Abstract:As machine learning (ML) has seen increasing adoption in safety-critical domains (e.g., autonomous vehicles), the reliability of ML systems has also grown in importance. While prior studies have proposed techniques to enable efficient error-resilience techniques (e.g., selective instruction duplication), a fundamental requirement for realizing these techniques is a detailed understanding of the application's resilience. In this work, we present TensorFI, a high-level fault injection (FI) framework for TensorFlow-based applications. TensorFI is able to inject both hardware and software faults in general TensorFlow programs. TensorFI is a configurable FI tool that is flexible, easy to use, and portable. It can be integrated into existing TensorFlow programs to assess their resilience for different fault types (e.g., faults in particular operators). We use TensorFI to evaluate the resilience of 12 ML programs, including DNNs used in the autonomous vehicle domain. Our tool is publicly available at https://github.com/DependableSystemsLab/TensorFI.

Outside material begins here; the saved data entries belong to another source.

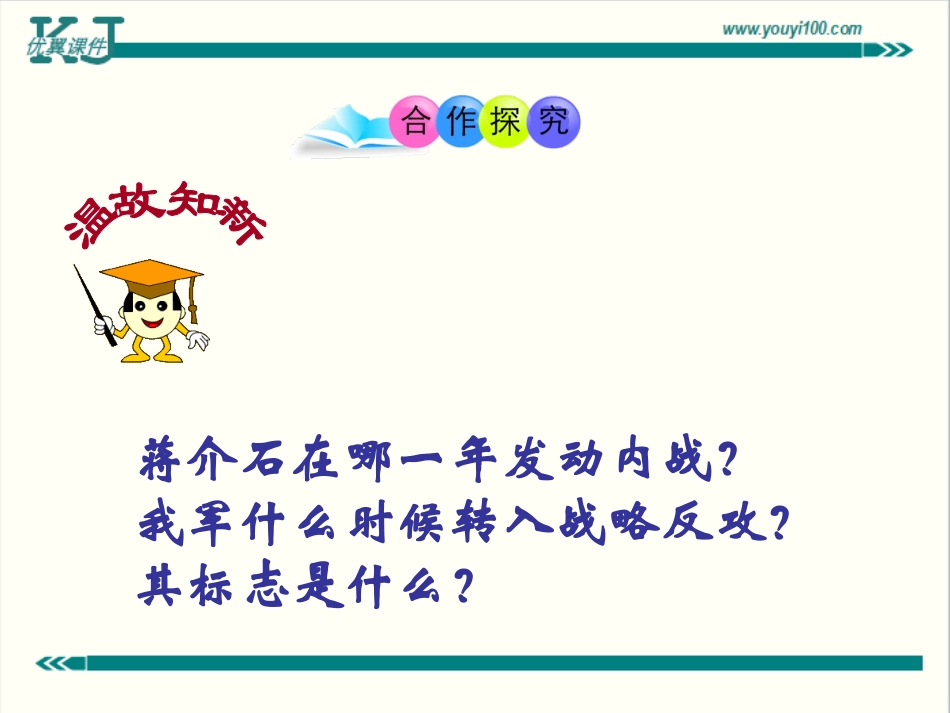 KJ
优翼课件
www.youyi100.com

合作探究

温故知新

蒋介石在哪一年发动内战？
我军什么时候转入战略反攻？
其标志是什么？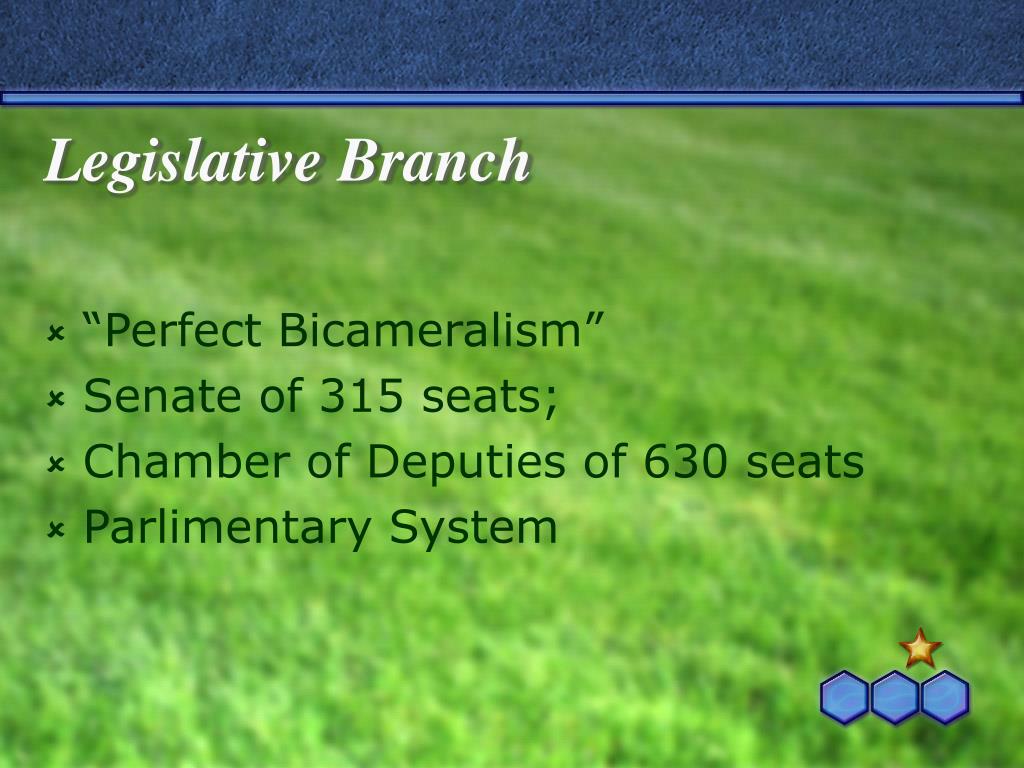 Legislative Branch

- “Perfect Bicameralism”
- Senate of 315 seats;
- Chamber of Deputies of 630 seats
- Parlimentary System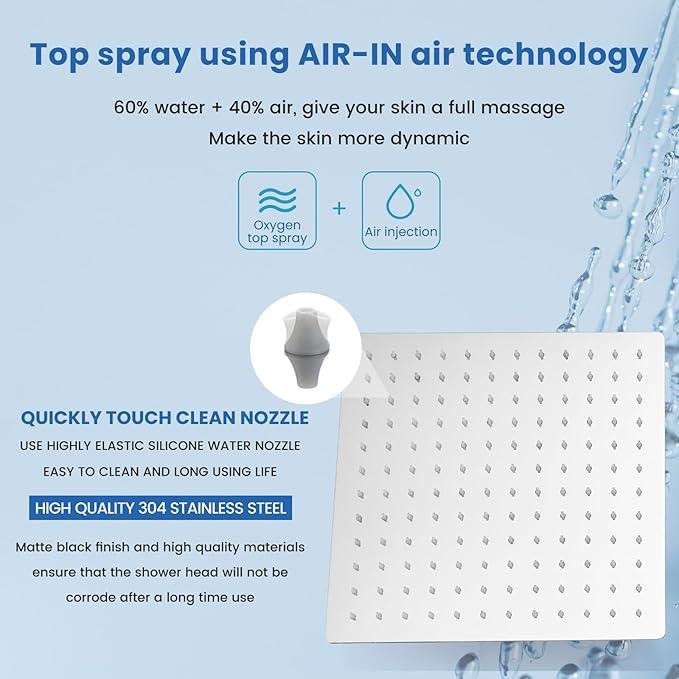 Top spray using AIR-IN air technology

60% water + 40% air, give your skin a full massage

Make the skin more dynamic

Oxygen top spray

+

Air injection

QUICKLY TOUCH CLEAN NOZZLE

USE HIGHLY ELASTIC SILICONE WATER NOZZLE

EASY TO CLEAN AND LONG USING LIFE

HIGH QUALITY 304 STAINLESS STEEL

Matte black finish and high quality materials ensure that the shower head will not be corrode after a long time use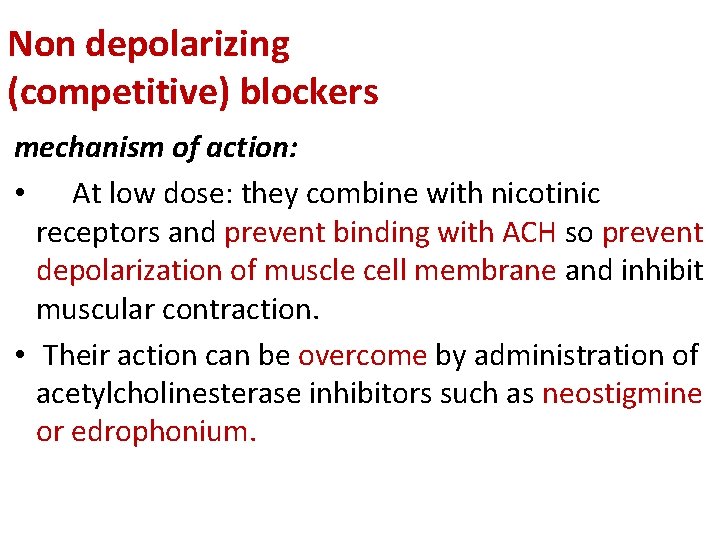 Non depolarizing (competitive) blockers

mechanism of action:

• At low dose: they combine with nicotinic receptors and prevent binding with ACH so prevent depolarization of muscle cell membrane and inhibit muscular contraction.

• Their action can be overcome by administration of acetylcholinesterase inhibitors such as neostigmine or edrophonium.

Abstract:With the emerging adoption of deep neural networks (DNNs) in the HPC domain, the reliability of DNNs is also growing in importance. As prior studies demonstrate the vulnerability of DNNs to hardware transient faults (i.e., soft errors), there is a compelling need for an efficient technique to protect DNNs from soft errors. While the inherent resilience of DNNs can tolerate some transient faults (which would not affect the system's output), prior work has found there are critical faults that cause safety violations (e.g., misclassification). In this work, we exploit the inherent resilience of DNNs to protect the DNNs from critical faults. In particular, we propose Ranger, an automated technique to selectively restrict the ranges of values in particular DNN layers, which can dampen the large deviations typically caused by critical faults to smaller ones. Such reduced deviations can usually be tolerated by the inherent resilience of DNNs. Ranger can be integrated into existing DNNs without retraining, and with minimal effort. Our evaluation on 8 DNNs (including two used in self-driving car applications) demonstrates that Ranger can achieve significant resilience boosting without degrading the accuracy of the model, and incurring negligible overheads.